## [Task goal]
Condense the paragraph of the profile that begins "Richburg also wants to combine coaching and teaching" into a bulleted list that keeps its main facts.

## [Passage]
Adrien Richburg was already dressed for practice as a middle hitter on the Baylor women’s volleyball team when she left Midway High School and stopped in at the Learning Resource Center in the School of Education (SOE). It was a typical, multi-tasking day for the SOE senior as she serves her yearlong student-teaching internship. She works Monday through Thursday as a full-time teacher of freshman biology with mentor teacher Julie Beth Moore, a Baylor alumna and master’s graduate of Baylor SOE.
While juggling the schedule of an education major with that of an NCAA athlete is challenging, Richburg wouldn’t have it any other way. “The biggest challenge I’ve faced is having to balance my time between student teaching, practice, weights and games,” she said. “That can be tough, but it’s worth it.”
And she is finding success on both fronts — in November, she was named to the Academic All-Big 12 Volleyball Team on the first team. To qualify, student-athletes must maintain a 3.0 GPA and participated in 60 percent of games. Richburg was one of only eight Big 12 student-athletes who were three-time first-team honorees.
Richburg said a career in education has always been on her mind. “I’ve always wanted to be a teacher,” she said. “I’ve kind of grown up around schools, and I just love mentoring kids whether it’s teaching or coaching them.”
Both of Richburg’s parents are educators; her mom recently retired from Sachse High School in Rowlett, where Richburg attended, and her dad teaches high school and coaches football.
“I’d love to teach freshman biology, but I’ll be certified for life sciences for grades 7-12, so I can go anywhere,” Richburg said, talking about her major in Secondary Education Life Sciences.
Richburg also wants to combine coaching and teaching, much like her father. She’s coached kids ranging from fifth grade to high school seniors at several volleyball camps. “This past summer I helped out with the Midway High School volleyball camp. I’m a student teacher at Midway now, so that was cool! I got to see some of the girls I have in class,” she said.
Richburg said her experience on the court is useful in the classroom. “I use a lot of the stuff that coaches do during practice to get my kids’ attention when they’re distracted,” she said with a laugh. “I just say ‘eyeballs!’ and everyone has to look at me. It works every time.”
Richburg said she is considering staying in Waco after graduation or returning to the Dallas area. “I love the kids here,” she said of her current students. “Every day after a game, they always ask me if I won and how it went. We’re really building relationships. I didn’t expect that, but it’s really cool.”

(Entries drawn from a collection)
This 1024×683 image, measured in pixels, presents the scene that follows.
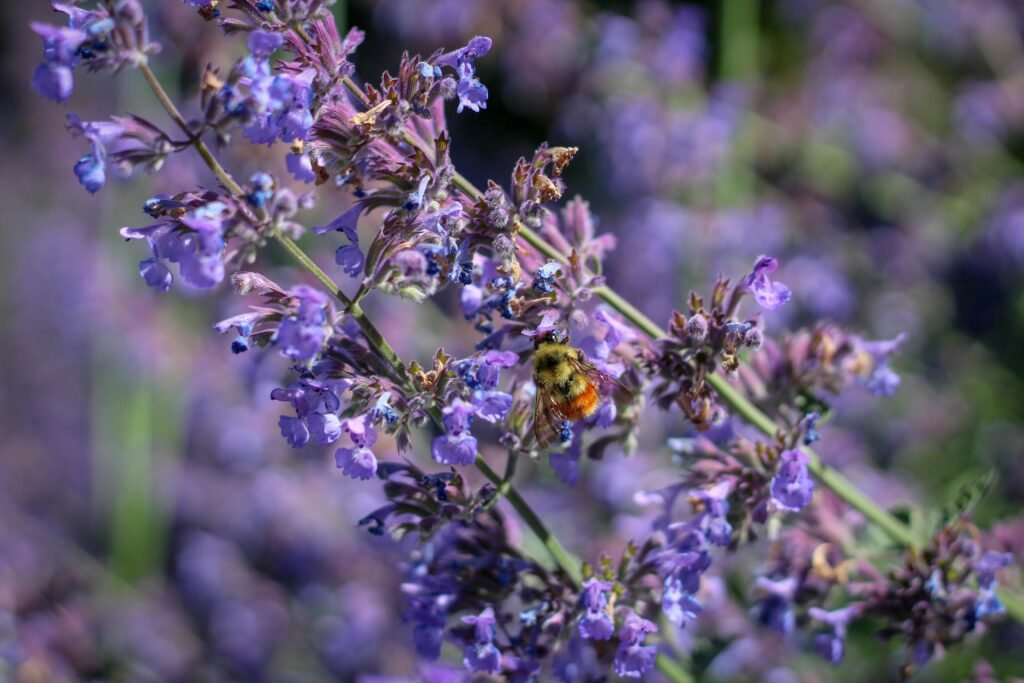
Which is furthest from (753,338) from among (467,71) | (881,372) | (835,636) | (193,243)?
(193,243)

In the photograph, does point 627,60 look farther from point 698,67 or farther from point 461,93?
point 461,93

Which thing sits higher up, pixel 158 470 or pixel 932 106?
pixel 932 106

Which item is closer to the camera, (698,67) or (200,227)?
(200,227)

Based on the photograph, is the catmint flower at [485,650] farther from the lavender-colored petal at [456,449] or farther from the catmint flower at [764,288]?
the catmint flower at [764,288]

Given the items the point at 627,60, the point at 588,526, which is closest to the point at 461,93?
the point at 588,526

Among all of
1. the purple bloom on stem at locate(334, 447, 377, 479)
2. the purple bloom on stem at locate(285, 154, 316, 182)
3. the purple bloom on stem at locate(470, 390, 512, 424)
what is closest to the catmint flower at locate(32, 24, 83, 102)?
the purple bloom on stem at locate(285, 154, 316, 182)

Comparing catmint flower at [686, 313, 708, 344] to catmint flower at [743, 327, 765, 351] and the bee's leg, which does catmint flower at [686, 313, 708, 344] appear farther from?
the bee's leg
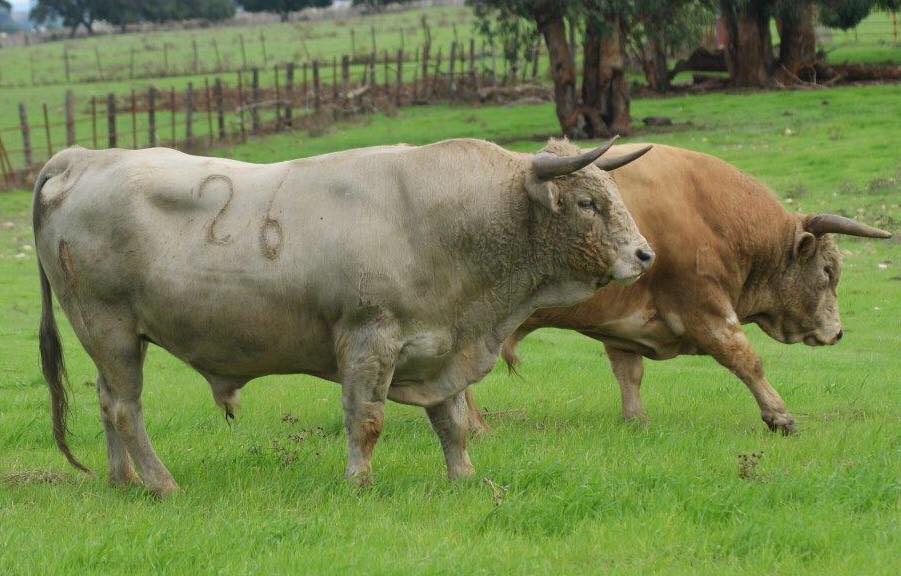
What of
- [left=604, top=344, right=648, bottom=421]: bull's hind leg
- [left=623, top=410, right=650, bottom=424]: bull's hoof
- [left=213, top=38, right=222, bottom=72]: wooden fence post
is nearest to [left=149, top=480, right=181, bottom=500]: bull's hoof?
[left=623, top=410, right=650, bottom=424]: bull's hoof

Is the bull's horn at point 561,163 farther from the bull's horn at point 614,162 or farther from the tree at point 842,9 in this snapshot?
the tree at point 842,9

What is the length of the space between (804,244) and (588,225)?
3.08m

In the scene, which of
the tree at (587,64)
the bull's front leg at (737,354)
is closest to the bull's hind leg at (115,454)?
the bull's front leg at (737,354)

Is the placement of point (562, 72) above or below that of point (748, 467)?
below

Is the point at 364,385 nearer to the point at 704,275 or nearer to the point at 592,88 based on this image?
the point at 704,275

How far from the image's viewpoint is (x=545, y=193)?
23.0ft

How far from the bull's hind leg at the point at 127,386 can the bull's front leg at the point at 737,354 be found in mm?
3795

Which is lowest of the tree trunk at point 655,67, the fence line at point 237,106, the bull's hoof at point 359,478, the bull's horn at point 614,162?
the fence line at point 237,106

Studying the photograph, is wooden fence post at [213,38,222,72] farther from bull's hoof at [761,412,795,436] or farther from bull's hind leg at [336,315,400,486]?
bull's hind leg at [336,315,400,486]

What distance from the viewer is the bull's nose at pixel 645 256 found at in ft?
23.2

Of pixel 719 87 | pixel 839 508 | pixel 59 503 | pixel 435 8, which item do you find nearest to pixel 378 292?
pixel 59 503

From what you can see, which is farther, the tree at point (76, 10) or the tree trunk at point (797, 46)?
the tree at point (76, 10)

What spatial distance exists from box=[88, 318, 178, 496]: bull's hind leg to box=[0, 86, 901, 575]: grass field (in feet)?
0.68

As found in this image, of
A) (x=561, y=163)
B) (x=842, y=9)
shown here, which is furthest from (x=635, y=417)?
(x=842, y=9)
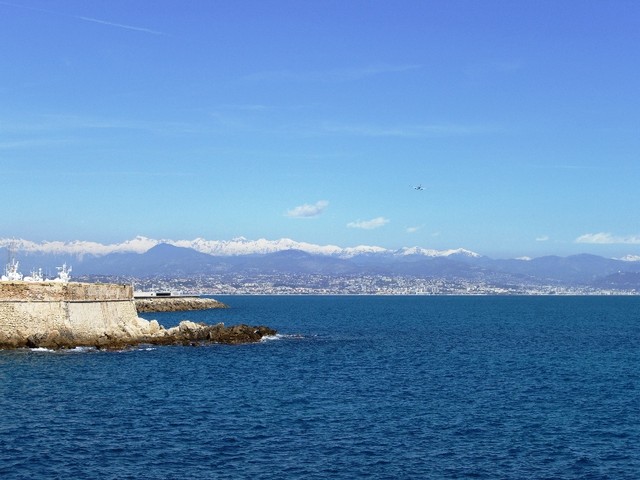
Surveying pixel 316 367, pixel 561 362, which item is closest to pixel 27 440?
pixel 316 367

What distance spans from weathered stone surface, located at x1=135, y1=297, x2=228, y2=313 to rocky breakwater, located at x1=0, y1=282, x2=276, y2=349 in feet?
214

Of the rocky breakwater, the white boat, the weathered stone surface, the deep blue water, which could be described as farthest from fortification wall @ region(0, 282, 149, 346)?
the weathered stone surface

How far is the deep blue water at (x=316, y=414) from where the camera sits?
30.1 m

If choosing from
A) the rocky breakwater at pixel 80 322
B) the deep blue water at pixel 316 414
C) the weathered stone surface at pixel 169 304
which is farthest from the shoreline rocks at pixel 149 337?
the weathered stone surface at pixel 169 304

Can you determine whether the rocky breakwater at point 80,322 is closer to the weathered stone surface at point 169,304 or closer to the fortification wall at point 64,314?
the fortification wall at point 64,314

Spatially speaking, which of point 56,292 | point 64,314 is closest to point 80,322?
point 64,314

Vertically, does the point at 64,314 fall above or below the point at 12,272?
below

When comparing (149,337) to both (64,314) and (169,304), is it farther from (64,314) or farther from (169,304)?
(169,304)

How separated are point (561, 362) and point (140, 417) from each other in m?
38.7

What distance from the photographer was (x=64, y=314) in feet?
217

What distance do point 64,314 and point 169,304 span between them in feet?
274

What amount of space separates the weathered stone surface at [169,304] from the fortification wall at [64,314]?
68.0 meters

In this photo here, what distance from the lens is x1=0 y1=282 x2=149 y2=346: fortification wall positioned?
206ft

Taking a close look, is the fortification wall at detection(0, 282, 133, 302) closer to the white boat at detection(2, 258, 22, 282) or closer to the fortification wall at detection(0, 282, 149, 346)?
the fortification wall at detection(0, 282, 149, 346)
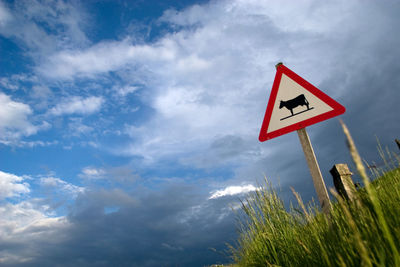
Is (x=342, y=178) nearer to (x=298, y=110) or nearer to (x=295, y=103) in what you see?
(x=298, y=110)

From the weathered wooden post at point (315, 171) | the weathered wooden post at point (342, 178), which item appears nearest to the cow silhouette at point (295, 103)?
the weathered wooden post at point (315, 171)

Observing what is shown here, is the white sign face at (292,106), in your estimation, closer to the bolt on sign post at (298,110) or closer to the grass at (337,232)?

## [Answer box]
- Richburg hopes to combine coaching and teaching, as her father does.
- She has coached students from fifth grade through high school seniors at several volleyball camps.
- Last summer she helped with the Midway High School volleyball camp.
- She is now a student teacher at Midway, and some of the girls at the camp are in her class.